Schulz funktionierte perfekt und verlangte von sich selbst, auch in emotional angespannten Situationen kühlen Kopf zu bewahren. Obwohl die Personalerin mit psychologischem Background über Know-how im Stressmanagement verfügte und Burn-out-Gefährdete in Coaching-Gesprächen begleitete, nahm sie ihre über Jahre währende Überbelastung nicht wahr. "Das hilft mir heute, zu verstehen, warum Betroffene die Symptomatik tatenlos so lange mit sich herumtragen." Wer nur noch wie eine Maschine funktioniere, verliere das Gefühl für sein Befinden. Um dem vorzubeugen, darf man erstens die Selbstpflege nicht vergessen. "Oft sind wir mit uns viel strenger als mit den Menschen um uns herum", erklärt Schulz.
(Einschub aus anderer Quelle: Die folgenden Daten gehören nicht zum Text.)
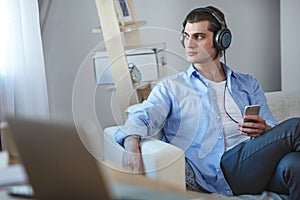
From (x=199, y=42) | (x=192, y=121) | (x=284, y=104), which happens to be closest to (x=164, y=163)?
(x=192, y=121)

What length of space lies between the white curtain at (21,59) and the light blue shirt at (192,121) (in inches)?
25.8

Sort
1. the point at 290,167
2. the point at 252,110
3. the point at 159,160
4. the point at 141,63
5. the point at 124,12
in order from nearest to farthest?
the point at 159,160
the point at 290,167
the point at 252,110
the point at 141,63
the point at 124,12

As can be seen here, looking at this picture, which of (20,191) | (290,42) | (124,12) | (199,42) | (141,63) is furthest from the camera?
(290,42)

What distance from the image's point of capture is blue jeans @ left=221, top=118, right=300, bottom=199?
1.46 meters

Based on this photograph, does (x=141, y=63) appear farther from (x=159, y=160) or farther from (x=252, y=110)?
(x=159, y=160)

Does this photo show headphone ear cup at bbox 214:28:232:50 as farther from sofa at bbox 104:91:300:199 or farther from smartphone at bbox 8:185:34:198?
smartphone at bbox 8:185:34:198

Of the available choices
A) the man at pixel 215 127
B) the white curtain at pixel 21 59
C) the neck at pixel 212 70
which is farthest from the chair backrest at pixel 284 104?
the white curtain at pixel 21 59

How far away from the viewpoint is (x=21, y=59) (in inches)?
78.1

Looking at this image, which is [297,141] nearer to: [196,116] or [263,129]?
[263,129]

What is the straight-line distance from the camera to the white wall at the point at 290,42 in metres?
2.56

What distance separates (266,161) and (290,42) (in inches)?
51.7

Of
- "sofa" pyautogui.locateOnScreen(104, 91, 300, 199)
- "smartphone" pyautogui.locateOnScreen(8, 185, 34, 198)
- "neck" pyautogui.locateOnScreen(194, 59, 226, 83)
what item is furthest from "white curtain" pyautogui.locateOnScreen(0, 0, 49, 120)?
"smartphone" pyautogui.locateOnScreen(8, 185, 34, 198)

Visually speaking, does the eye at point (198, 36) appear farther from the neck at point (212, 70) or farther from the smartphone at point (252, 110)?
the smartphone at point (252, 110)

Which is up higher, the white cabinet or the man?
the white cabinet
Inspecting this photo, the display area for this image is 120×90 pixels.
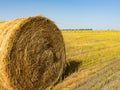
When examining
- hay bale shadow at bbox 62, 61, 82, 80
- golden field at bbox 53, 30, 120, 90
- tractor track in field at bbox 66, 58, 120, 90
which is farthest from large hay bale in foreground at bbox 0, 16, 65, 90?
tractor track in field at bbox 66, 58, 120, 90

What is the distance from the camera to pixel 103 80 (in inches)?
396

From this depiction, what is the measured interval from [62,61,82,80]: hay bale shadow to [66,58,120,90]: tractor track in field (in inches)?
28.4

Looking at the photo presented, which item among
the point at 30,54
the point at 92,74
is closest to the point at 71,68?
the point at 92,74

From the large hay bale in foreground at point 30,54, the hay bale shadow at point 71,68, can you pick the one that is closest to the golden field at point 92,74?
the hay bale shadow at point 71,68

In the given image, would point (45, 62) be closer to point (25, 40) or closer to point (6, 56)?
point (25, 40)

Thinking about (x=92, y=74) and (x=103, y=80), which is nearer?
(x=103, y=80)

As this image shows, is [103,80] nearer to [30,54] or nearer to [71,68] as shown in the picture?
[71,68]

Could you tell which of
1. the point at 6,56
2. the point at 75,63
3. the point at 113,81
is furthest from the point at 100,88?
the point at 75,63

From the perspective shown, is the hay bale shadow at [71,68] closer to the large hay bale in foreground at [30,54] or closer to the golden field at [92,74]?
the golden field at [92,74]

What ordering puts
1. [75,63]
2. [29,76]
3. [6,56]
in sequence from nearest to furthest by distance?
[6,56] → [29,76] → [75,63]

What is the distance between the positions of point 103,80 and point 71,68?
2.21m

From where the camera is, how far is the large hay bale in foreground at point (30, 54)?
29.8ft

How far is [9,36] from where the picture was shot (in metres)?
9.15

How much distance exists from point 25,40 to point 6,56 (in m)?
1.03
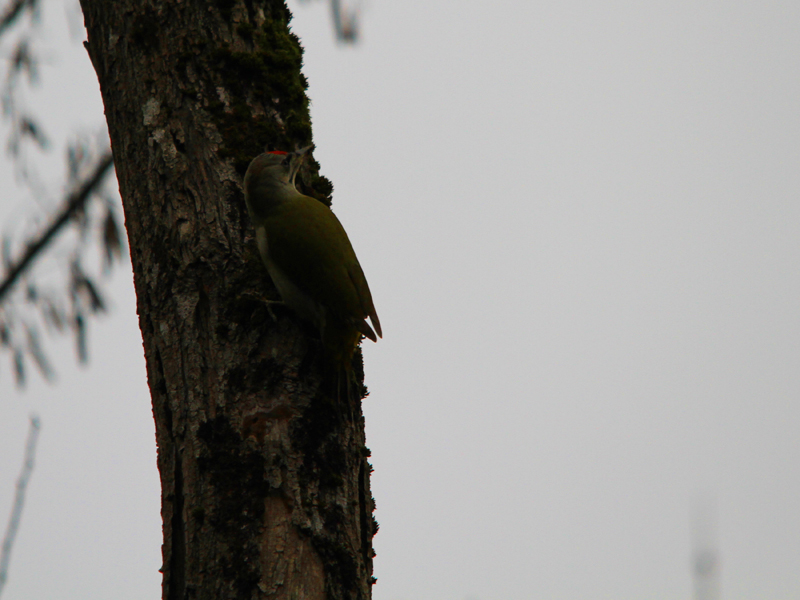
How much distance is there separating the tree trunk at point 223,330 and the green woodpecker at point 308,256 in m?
0.08

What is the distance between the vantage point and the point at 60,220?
5.10m

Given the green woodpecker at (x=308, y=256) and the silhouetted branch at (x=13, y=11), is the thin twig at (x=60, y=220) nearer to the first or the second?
the silhouetted branch at (x=13, y=11)

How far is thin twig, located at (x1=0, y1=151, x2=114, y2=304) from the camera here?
499cm

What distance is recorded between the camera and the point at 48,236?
508 cm

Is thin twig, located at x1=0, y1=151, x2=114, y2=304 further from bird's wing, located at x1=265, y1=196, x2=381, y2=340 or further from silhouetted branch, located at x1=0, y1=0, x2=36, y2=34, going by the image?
bird's wing, located at x1=265, y1=196, x2=381, y2=340

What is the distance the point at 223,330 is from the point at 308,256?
3.13ft

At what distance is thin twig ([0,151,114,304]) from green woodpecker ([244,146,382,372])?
2.04 metres

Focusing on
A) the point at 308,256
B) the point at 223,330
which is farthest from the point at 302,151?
the point at 223,330

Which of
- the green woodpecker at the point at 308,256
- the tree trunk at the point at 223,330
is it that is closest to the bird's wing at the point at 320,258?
the green woodpecker at the point at 308,256

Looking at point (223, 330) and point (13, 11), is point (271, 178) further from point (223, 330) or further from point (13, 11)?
point (13, 11)

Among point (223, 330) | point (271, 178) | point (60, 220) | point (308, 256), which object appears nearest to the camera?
point (223, 330)

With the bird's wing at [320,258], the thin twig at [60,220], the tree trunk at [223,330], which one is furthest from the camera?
the thin twig at [60,220]

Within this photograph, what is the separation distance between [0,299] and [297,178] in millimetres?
2694

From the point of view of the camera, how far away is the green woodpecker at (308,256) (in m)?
3.11
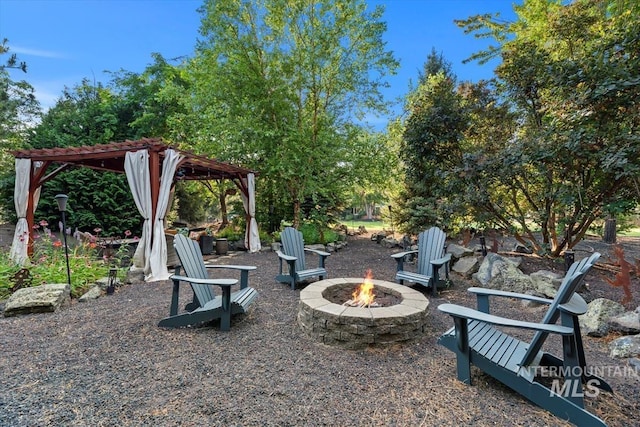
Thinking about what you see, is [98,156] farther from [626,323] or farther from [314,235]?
[626,323]

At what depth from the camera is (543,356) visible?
6.60 feet

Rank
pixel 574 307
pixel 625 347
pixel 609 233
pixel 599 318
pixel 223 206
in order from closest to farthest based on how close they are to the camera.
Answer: pixel 574 307 < pixel 625 347 < pixel 599 318 < pixel 609 233 < pixel 223 206

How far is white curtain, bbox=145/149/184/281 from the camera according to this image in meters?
4.86

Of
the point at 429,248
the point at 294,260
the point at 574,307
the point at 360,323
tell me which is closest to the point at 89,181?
the point at 294,260

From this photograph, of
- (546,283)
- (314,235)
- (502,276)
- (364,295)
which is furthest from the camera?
(314,235)

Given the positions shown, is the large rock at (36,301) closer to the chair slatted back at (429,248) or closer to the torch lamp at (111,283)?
the torch lamp at (111,283)

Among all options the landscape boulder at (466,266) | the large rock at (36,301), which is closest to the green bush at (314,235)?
the landscape boulder at (466,266)

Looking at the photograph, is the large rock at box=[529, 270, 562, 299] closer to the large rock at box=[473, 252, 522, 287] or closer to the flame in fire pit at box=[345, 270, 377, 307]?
the large rock at box=[473, 252, 522, 287]

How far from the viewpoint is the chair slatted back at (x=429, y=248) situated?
4184 millimetres

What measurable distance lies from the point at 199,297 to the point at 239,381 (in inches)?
48.2

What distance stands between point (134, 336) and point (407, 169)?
610 centimetres

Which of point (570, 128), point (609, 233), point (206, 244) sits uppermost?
point (570, 128)

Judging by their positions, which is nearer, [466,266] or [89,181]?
[466,266]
Ihr Tipp: "Projizieren Sie das Interesse und die Fürsorge, die Sie anderen gegenüber aufbringen, auch auf sich selbst. Betrachten Sie ihr Leben aus der Vogelperspektive und fragen Sie: Was würden Sie Ihrem besten Freund in solch einer Situation raten?"

Zweitens empfiehlt es sich, in Phasen hoher Belastung ein Stresstagebuch zu führen. "Schreiben Sie abends auf, wann und warum Sie heute lustlos, demoralisiert oder enttäuscht waren. Und überlegen Sie im Folgeschritt, welche Faktoren unabänderlich sind und welche sich abstellen lassen, indem Sie etwa Hilfe einfordern", so Expertin Schulz. Charakteristisch für Burn-out-Betroffene ist, dass sie Konflikte und andere belastende Situationen immer mit sich allein ausgemacht haben. Für die Verarbeitung von Stress ist aber der Austausch mit anderen enorm wichtig. Ideal sei es, wenn es dafür im Unternehmen Supervisionsstunden gäbe. "Solche professionell moderierten Gesprächskreise unter Kollegen können das Gefühl mindern, allein auf weiter Flur zu kämpfen." Damit der gute Vorsatz zur Selbstpflege nicht beim ersten Ansturm von Stress wieder über Bord geht, sollten Zeiten für Reflexion, Entspannung und Austausch wie Geschäftstermine in den Kalender eingetragen werden. Psychologe Burisch: "Bald werden Sie die Erfahrung machen, dass Ihnen solche Auszeiten nicht nur gut tun, sondern auch Ihre Effektivität steigern."